Higher tolls are coming to the Dulles Toll Road next January. The question remains how high.
The public had its first chance to weigh in on projected toll increases at an open house Thursday night organized by the Metropolitan Washington Airports Authority (MWAA), the agency running the Silver Line rail project that will heavily rely on increased toll revenues for its financing.
The Silver Line is a 23-mile rail link connecting Washington, D.C to Dulles International Airport and beyond into the Virginia suburbs. Its projected cost is $5.5 billion.
Effective January, the one-way full toll would increase to $2.75, then to $3.50 in 2014, and $4.50 in 2015, under current toll projections. Rates would continue to rise two dollars every five years for the next four decades unless other sources of funding are secured to mitigate the toll increases.

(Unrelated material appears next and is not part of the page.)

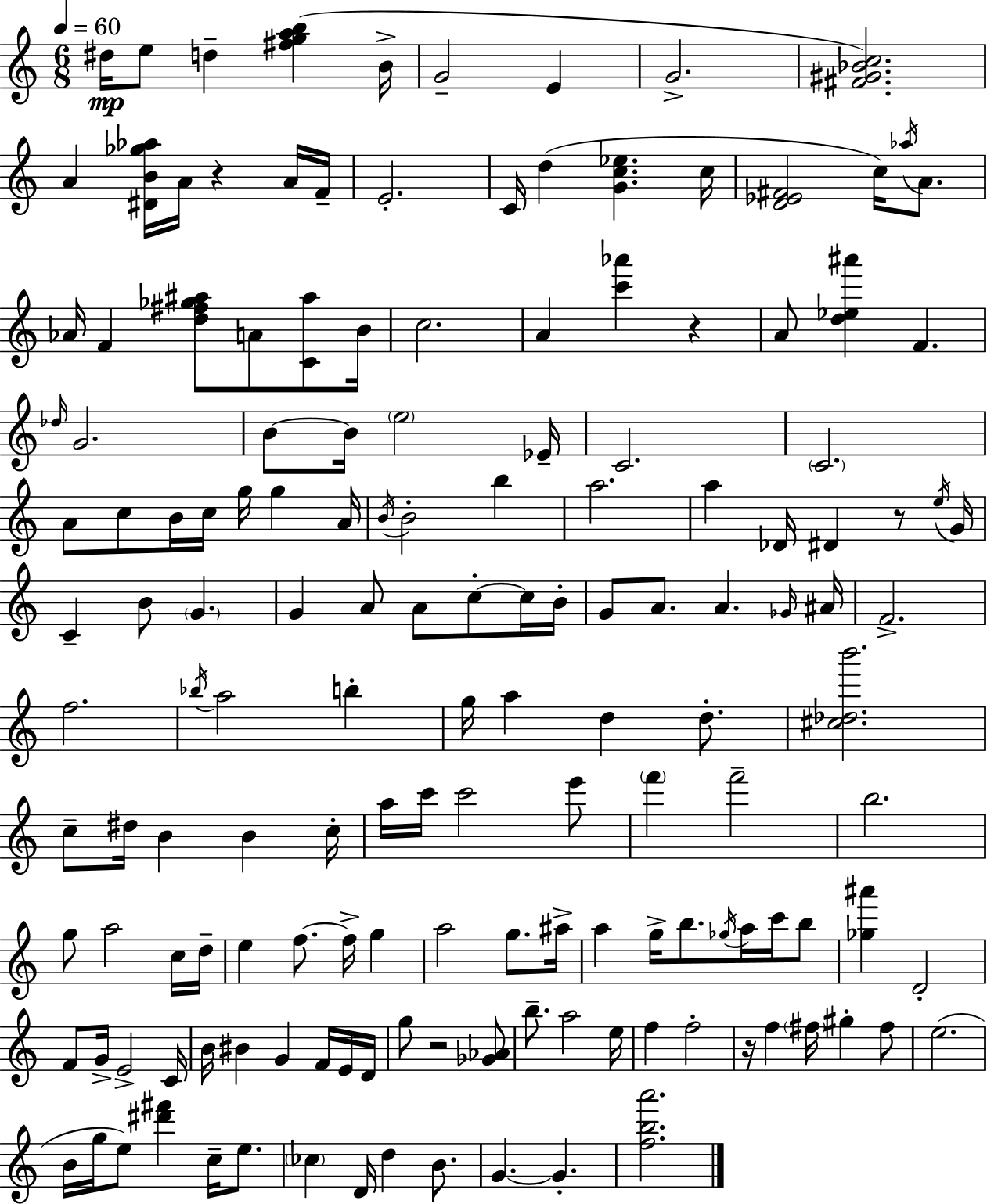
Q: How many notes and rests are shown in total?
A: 155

“It’s ridiculous,” said Bayush Radadaya of Ashburn, who drives the Dulles Toll Road to work. “Right now I can afford it but once it doubles I cannot because gas prices are so much.”
Unlike a typical public hearing where residents take turns speaking into a microphone to a panel of officials, the event inside a high school cafeteria in Ashburn was informal. MWAA officials were on hand to answer questions, residents could read about the project on posters displaying charts and maps, and submit written comments into a cardboard box.

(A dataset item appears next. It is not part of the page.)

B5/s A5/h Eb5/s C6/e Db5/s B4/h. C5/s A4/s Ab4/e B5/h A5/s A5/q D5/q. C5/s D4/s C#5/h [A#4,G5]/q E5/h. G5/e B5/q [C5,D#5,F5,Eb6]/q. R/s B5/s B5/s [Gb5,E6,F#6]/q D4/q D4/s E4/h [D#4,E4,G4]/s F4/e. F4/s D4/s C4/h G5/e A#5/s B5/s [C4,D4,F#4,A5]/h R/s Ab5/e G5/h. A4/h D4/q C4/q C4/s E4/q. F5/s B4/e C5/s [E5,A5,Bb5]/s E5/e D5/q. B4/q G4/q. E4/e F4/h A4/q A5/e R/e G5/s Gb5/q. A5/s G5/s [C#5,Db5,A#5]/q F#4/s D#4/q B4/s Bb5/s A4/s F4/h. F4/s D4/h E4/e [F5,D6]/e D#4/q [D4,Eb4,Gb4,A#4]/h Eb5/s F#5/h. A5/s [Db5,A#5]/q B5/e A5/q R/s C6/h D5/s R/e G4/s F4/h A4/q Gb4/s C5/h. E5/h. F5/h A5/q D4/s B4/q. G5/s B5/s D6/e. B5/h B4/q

“You can throw a comment on a card but I’m not quite sure you necessarily have input,” said Pete Sabbatino of Ashburn. “The most input you are going to get is if someone read’s your comment card. It’s being dictated to you.”

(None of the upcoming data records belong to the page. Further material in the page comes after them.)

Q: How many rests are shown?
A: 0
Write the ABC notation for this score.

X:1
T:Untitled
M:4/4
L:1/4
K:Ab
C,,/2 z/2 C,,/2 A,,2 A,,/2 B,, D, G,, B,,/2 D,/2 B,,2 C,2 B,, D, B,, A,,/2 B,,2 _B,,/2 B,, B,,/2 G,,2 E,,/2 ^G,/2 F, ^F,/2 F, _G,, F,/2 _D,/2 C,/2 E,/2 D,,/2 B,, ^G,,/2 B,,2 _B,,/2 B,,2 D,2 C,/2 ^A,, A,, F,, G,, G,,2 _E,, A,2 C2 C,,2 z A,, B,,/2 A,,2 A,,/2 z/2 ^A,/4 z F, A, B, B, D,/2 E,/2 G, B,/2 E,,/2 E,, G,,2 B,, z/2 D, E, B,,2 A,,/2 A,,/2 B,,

The Airports Authority says public feedback will be taken seriously when establishing the new toll rates later this year.
“The benefit of the [open house] is that we have an opportunity to educate people about the project,” said MWAA CEO Jack Potter.
Toll revenues are projected to cover about 50 percent of the Silver Line’s total estimated $5.5 billion cost. The project was split into two phases; the tolls would cover 75 percent of Phase 2’s cost of $2.7 billion, under current projections.
Critics of the financing arrangement point to the lack of federal funding ($900 million for Phase 1, none for Phase 2) and relatively small contribution by the state of Virginia ($150 million). Potter says the airports authority is working to increase those figures, which would reduce the toll increases and give drivers a break. MWAA is requesting a loan under the Transportation Infrastructure Finance and Innovation Act (TIFIA) program.
“It’s a 2.4 percent loan versus what we’re able to get in the open bond market of about six percent, so that would significantly lower our cost for financing the debt,” said Potter, who said Virginia’s contribution of $150 enabled MWAA to delay the $4.50 one-way, full toll rate until 2015. It was originally projected to take effect next year.
To Loudoun County resident Daniel Davies, the plan to finance a rail project out of the pockets of car commuters is unfair.
“"The toll rates plus what the toll avoidance is going to do to our communities and the traffic along Route 7 and Route 28 is just going to be gridlock,” said Davies, referring to drivers who will dodge the higher tolls on the highway by clogging already congested local and state roads.
Davies said he opposes the Virginia state legislature providing any additional funding for the Silver Line because the state already handed over the Dulles Toll Road to MWAA, an asset valued at more than $3 billion during the administration of Gov. Tim Kaine.